Wednesday, November 16, 2005

Harbours and Mines - Cornwall - Day 12

We zip over the hill to Penzance, and immediately are drawn into the classic Cornish landscape: heathy hill with roofless engine house and chimney stack. Cripplesease, if memory serves. Penzance it is, and Newlyn just around the corner. Being on the sheltered side, the harbours in these two towns house the remnants of the Cornish fishing industry. Charming and a little sad. On round the corner to Mousehole (Mowzel) of book fame. Mowzel harbour's tiny entrance is boarded up for the winter, although this hasn't stopped the recent Channel storm from filling the harbour with quite a bit of weed. A bendy fish purchase - a toy/artwork that just glowed at us from the shelf.

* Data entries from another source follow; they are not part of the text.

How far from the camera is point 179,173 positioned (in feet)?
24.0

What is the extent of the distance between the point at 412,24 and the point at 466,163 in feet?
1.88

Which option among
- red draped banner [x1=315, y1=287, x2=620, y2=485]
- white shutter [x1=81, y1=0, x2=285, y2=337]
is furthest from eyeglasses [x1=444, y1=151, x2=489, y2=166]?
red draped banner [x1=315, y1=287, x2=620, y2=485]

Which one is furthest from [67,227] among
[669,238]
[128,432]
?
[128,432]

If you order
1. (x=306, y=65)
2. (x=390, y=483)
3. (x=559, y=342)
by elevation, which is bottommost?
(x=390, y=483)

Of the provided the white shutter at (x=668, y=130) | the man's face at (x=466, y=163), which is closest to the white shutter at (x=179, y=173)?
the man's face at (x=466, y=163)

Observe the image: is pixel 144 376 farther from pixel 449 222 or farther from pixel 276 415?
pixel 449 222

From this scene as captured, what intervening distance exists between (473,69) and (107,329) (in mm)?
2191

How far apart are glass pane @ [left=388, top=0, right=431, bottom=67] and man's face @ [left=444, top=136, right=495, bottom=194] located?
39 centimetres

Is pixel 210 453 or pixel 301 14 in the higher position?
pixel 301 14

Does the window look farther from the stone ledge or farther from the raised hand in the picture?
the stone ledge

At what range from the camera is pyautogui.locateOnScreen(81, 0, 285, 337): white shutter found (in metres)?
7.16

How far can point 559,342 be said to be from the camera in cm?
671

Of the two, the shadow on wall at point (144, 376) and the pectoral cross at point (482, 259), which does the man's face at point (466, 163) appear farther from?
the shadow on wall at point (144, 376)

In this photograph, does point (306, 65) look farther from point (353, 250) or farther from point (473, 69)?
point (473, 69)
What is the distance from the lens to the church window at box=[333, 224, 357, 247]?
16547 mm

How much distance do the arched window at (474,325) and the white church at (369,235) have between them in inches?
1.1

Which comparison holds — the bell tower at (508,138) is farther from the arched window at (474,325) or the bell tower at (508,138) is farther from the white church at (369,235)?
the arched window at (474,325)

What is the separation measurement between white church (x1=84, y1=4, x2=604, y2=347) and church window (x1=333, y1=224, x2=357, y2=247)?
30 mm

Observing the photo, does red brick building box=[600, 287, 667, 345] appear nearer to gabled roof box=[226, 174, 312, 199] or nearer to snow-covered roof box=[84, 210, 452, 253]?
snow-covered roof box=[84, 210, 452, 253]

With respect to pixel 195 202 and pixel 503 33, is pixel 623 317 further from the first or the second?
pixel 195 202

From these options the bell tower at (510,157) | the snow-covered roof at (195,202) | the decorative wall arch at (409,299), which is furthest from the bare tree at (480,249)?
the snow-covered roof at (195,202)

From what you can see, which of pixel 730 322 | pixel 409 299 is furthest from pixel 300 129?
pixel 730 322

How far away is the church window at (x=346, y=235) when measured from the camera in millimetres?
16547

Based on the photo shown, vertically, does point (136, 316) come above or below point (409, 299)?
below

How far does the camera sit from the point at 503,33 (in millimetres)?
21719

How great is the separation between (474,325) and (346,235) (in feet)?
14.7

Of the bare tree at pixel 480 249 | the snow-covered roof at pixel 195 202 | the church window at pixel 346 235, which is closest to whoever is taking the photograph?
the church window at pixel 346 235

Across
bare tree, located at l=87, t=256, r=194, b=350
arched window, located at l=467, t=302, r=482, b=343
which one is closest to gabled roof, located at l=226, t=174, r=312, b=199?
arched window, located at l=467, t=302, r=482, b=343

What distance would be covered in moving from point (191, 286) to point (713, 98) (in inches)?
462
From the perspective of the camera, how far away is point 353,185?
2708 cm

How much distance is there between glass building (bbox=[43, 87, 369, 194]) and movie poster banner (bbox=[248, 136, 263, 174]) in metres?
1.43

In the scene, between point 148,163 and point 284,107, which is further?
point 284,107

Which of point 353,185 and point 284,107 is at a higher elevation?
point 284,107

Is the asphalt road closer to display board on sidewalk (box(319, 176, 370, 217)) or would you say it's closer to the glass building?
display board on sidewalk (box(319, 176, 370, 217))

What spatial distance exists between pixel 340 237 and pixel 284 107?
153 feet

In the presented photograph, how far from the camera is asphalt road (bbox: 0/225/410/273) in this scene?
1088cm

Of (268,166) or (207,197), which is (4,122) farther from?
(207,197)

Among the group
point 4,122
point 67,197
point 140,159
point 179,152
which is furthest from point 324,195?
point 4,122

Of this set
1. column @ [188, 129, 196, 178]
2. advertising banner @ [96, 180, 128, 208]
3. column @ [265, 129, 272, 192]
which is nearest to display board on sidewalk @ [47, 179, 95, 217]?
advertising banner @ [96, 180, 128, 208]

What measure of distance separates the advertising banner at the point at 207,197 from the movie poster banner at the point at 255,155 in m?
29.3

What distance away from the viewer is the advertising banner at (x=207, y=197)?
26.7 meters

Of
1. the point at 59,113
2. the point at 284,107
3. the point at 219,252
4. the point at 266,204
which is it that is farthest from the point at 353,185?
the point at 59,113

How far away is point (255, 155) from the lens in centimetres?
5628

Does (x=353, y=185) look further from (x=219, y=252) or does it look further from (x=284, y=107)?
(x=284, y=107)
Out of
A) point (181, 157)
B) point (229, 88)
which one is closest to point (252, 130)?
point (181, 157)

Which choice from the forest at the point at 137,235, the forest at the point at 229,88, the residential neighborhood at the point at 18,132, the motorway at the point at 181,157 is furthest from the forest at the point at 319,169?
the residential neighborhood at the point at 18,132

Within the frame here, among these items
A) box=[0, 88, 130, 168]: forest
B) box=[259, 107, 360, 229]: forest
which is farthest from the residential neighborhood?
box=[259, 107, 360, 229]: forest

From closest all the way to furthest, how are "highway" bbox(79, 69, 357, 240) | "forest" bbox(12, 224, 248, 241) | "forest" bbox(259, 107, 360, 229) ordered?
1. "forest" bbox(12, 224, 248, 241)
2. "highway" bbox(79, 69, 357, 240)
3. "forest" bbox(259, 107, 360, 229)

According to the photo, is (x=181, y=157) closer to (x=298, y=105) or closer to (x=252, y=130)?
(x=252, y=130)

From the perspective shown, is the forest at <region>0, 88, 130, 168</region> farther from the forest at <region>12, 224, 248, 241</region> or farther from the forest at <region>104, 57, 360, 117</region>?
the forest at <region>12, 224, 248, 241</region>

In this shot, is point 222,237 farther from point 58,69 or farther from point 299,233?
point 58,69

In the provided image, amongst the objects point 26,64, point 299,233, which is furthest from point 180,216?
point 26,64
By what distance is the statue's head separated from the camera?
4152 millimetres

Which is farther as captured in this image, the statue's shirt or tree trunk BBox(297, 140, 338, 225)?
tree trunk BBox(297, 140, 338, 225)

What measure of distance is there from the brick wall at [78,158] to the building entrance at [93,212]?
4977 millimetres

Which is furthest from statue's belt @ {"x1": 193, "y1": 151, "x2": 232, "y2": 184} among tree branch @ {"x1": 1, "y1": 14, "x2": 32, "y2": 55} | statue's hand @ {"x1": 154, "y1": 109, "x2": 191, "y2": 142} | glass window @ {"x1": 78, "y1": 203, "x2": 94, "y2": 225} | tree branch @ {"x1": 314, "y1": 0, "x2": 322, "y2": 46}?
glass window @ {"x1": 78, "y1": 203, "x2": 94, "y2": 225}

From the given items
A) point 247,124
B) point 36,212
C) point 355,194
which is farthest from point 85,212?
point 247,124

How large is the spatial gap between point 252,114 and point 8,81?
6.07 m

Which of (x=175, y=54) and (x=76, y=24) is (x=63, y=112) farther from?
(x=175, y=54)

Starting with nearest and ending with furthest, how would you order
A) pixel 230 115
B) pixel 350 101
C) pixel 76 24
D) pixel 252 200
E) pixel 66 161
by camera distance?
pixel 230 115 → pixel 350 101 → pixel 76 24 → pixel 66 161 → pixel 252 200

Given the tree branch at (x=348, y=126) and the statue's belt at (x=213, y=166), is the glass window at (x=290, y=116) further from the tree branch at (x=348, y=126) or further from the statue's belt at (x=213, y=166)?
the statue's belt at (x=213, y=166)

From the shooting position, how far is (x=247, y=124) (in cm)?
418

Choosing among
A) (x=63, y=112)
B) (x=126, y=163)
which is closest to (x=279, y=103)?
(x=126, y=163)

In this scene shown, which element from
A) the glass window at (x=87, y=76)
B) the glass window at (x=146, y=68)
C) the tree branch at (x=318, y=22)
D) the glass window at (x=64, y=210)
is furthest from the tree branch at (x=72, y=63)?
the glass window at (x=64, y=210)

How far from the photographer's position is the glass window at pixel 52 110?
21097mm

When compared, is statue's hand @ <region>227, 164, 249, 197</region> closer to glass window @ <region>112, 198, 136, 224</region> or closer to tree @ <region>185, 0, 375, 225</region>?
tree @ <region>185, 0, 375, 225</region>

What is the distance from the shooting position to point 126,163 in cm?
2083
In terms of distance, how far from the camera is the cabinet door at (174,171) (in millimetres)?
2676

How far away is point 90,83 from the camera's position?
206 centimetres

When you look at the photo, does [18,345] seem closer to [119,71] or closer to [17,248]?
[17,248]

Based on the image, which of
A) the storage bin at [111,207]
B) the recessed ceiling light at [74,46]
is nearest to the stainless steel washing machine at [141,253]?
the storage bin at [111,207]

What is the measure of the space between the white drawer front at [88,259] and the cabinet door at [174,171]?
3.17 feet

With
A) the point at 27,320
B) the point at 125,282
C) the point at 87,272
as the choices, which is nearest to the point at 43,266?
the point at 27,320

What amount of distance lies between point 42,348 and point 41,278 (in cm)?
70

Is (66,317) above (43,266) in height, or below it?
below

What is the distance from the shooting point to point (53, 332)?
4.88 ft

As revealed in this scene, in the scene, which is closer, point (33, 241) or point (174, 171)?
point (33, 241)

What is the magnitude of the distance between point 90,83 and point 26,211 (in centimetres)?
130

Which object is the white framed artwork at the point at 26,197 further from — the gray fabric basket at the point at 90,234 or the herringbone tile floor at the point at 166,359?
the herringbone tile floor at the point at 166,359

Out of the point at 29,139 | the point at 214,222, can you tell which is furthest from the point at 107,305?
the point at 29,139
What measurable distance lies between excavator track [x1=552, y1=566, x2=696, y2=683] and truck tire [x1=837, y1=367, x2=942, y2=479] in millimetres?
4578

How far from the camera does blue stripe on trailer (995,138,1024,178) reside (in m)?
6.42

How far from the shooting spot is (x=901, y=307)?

Back to Newlyn and Penlee House for Cornish history and art: another find on the artistic front: Charles Simpson, especially the sea-bird paintings, especially the gouache and watercolours. Penlee house has a very good potted history of Cornwall: a very old region with a rich archaeological heritage and the exhibits were succinct, informative and just very well done. So many musuems succumb to the dumbing-down of such sequences, either for the perhaps laudable objective of appealing to school parties, but usually (one suspects) because of a jaundiced view of the average punter's IQ and attention span. Not Penlee. Thoroughly recommended.

On to Pendeen and the mines section. The weather is by now closing in, and so straight to the National Trust restored beam engine at Levant. Just after a school party has gone, mid-afternoon. The resident custodian tells me that the place is actually closed, but that the engine-house is open. I have a little wander round - a typical mining layout with a skip shaft for ore and tailings, a miner's ladder which goes down 320 fathoms - that's almost 2000 feet... and the beam engine itself which wound the cars up and down the skip shaft. The miners had a man-engine - a moving beam which lifted them 10-12 feet at a time - but that went down only 266 fathoms and the rest - around 400 feet - was climb the ladders. And all on your own time, in the dark...

After 15 minutes or so, the custodian comes in to see that I haven't fallen down a shaft, and then says that there's still 70 psi in the boiler, and maybe he can run up the beam engine. Why not? He unlocks the regulator, and after a little bit of coaxing (while the vacuum in the unused part of the cylinder builds up and helps things) the 1840 Cornish Beam engine spins up to full tilt of 60 rpm or so. Very quiet, unfussed, and that magic smell of steam and oil. After 5 minutes or so, steam pressure is dropping so my private show runs down quietly and he packs it away, stopping it at exactly the right spot to get it started again tomorrow. The flywheel is well out of true, relic of an 1860 accident where the unregulated engine spun out of control and fired the 14 foot diameter wheel, in several pieces, through the top of the engine house, and was subsequently repaired and ran on until 1930.

The mine itself ran out 1.25 miles under the Atlantic, was around 320 fathoms deep (1 fathom = 6 feet) and the main tramming level, which took out the ore in mine tubs, was around 240 fathoms. Staffed by 400 men, boys and pit ponies for the tramming, that far under the sea. Climbing ladders in the dark after a shift, picking out the rich but narrow ore veins by hand (hence the boys, who fit into narrower spaces) and denuding Cornwall of trees for pit props.

Tin/copper (indeed, all) mining was and is a notoriously boom and bust business, and the reason for all those glorious engine house remains everywhere in the mineral belt, is that the boom collapsed suddenly. Gold rushes in New Zealand and California mopped up a lot of the resulting miner diaspora, and Cornwall now remains unmined, full of gently decaying relics, still with very few trees, but an utterly ancient, bony, enduring landscape.

Back on the B-for Back road to St Ives, and through one of the ancient standing-stones areas around Zennor (love the names). Only 9 miles, but through these old, narrow lanes, it feels like 20. Road, as usual, goes through the middle of farmyards, abhors straightness (only the Romans did straight, it seems), and varies from 10 to 25 feet wide, between little stone walls. No place to pass, sight-see or daydream while driving. Love every second of this sort of travel.